> **WRITTEN PROBLEM**:
Set the following entries down again exactly, line by line.

/---

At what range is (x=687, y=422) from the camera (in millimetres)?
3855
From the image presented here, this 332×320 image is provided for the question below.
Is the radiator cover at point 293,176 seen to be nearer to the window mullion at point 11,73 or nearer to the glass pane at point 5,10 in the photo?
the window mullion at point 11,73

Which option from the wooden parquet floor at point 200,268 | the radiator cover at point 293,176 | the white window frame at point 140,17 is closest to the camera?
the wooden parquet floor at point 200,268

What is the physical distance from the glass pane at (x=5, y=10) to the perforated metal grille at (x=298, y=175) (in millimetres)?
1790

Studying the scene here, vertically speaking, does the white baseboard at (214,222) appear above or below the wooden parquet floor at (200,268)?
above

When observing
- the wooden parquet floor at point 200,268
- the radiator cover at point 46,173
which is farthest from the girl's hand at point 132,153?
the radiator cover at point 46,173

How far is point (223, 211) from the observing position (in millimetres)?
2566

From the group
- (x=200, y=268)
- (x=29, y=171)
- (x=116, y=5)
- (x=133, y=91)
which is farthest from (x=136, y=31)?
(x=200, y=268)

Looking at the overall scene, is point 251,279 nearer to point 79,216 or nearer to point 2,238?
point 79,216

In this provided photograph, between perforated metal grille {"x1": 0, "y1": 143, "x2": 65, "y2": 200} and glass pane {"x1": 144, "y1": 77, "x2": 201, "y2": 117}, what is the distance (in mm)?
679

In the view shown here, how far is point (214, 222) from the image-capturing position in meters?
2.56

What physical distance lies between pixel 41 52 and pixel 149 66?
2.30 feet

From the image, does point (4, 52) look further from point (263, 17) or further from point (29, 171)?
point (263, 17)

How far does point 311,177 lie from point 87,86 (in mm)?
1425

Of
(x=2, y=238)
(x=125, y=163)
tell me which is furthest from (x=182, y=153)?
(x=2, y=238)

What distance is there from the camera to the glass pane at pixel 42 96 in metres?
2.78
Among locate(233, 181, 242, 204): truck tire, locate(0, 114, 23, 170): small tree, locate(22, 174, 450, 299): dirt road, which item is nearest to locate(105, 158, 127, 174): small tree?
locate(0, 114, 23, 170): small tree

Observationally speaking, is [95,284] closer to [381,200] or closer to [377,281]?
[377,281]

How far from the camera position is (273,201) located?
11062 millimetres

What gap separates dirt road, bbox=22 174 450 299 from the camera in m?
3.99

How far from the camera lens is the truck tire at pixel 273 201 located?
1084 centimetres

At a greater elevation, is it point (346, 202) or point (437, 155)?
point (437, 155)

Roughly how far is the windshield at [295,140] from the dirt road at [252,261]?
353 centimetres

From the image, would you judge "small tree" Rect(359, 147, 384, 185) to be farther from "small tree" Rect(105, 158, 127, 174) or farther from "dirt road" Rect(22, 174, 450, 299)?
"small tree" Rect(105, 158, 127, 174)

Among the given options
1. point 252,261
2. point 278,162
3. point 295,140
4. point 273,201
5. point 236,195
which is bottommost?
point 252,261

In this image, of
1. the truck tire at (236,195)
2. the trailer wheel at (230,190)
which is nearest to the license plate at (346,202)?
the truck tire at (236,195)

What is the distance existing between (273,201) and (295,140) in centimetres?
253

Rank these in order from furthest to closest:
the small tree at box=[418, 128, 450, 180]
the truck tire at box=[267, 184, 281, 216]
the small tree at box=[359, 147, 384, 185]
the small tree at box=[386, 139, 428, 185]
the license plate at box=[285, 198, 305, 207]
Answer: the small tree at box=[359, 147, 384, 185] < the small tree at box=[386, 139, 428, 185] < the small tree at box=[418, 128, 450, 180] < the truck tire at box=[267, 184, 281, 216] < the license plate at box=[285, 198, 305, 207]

\---

> **RESULT OF THIS EXERCISE**:
At what range is (x=687, y=422) from the camera (in millimetres)?
3855
From the image presented here, this 332×320 image is provided for the question below.
Is the radiator cover at point 293,176 seen to be nearer to the window mullion at point 11,73 or nearer to the glass pane at point 5,10 in the photo?
the window mullion at point 11,73

Which option from the wooden parquet floor at point 200,268 | the radiator cover at point 293,176 | the white window frame at point 140,17 is closest to the camera?
the wooden parquet floor at point 200,268

What is the physical distance from the glass pane at (x=5, y=10) to the perforated metal grille at (x=298, y=175) (in millimetres)?
1790

Studying the scene here, vertically speaking, does the white baseboard at (214,222) appear above or below the wooden parquet floor at (200,268)?
above

When observing
- the wooden parquet floor at point 200,268
- the radiator cover at point 46,173
which is farthest from the girl's hand at point 132,153?
the radiator cover at point 46,173

How far is point (223, 211) from the observing position (in millimetres)?
2566

From the group
- (x=200, y=268)
- (x=29, y=171)
- (x=116, y=5)
- (x=133, y=91)
which is farthest from (x=136, y=31)?
(x=200, y=268)

Looking at the overall scene, is point 251,279 nearer to point 79,216 or nearer to point 2,238?
point 79,216

In this provided photograph, between perforated metal grille {"x1": 0, "y1": 143, "x2": 65, "y2": 200} and glass pane {"x1": 144, "y1": 77, "x2": 201, "y2": 117}, what is the distance (in mm)?
679

In the view shown here, how far is point (214, 222) from the image-capturing position in meters?
2.56

What physical distance lies between pixel 41 52 and pixel 149 66?
2.30 feet

From the image, does point (4, 52) look further from point (263, 17) or further from point (29, 171)?
point (263, 17)

How far does point 311,177 lie from point 87,86 (in mm)?
1425

Of
(x=2, y=238)
(x=125, y=163)
tell me which is furthest from (x=182, y=153)?
(x=2, y=238)

What distance is there from the camera to the glass pane at pixel 42 96 in metres?
2.78
Among locate(233, 181, 242, 204): truck tire, locate(0, 114, 23, 170): small tree, locate(22, 174, 450, 299): dirt road, which item is nearest to locate(105, 158, 127, 174): small tree?
locate(0, 114, 23, 170): small tree

Observationally speaking, is [95,284] closer to [381,200] or closer to [377,281]?
[377,281]

How far from the camera position is (273,201) located?
11062 millimetres

What gap separates dirt road, bbox=22 174 450 299 from the camera in m?
3.99

How far from the camera lens is the truck tire at pixel 273 201 located?
1084 centimetres

At a greater elevation, is it point (346, 202) or point (437, 155)?
point (437, 155)

Roughly how far is the windshield at [295,140] from the dirt road at [252,261]?
353 centimetres

From the image, would you judge "small tree" Rect(359, 147, 384, 185) to be farther from "small tree" Rect(105, 158, 127, 174) or farther from "dirt road" Rect(22, 174, 450, 299)?
"small tree" Rect(105, 158, 127, 174)

Among the given options
1. point 252,261
2. point 278,162
3. point 295,140
4. point 273,201
5. point 236,195
which is bottommost?
point 252,261

In this image, of
1. the truck tire at (236,195)
2. the trailer wheel at (230,190)
which is nearest to the license plate at (346,202)?
the truck tire at (236,195)

What is the distance existing between (273,201) and (295,140) in centimetres?
253

Rank these in order from furthest to closest:
the small tree at box=[418, 128, 450, 180]
the truck tire at box=[267, 184, 281, 216]
the small tree at box=[359, 147, 384, 185]
the small tree at box=[386, 139, 428, 185]
the license plate at box=[285, 198, 305, 207]
Answer: the small tree at box=[359, 147, 384, 185] < the small tree at box=[386, 139, 428, 185] < the small tree at box=[418, 128, 450, 180] < the truck tire at box=[267, 184, 281, 216] < the license plate at box=[285, 198, 305, 207]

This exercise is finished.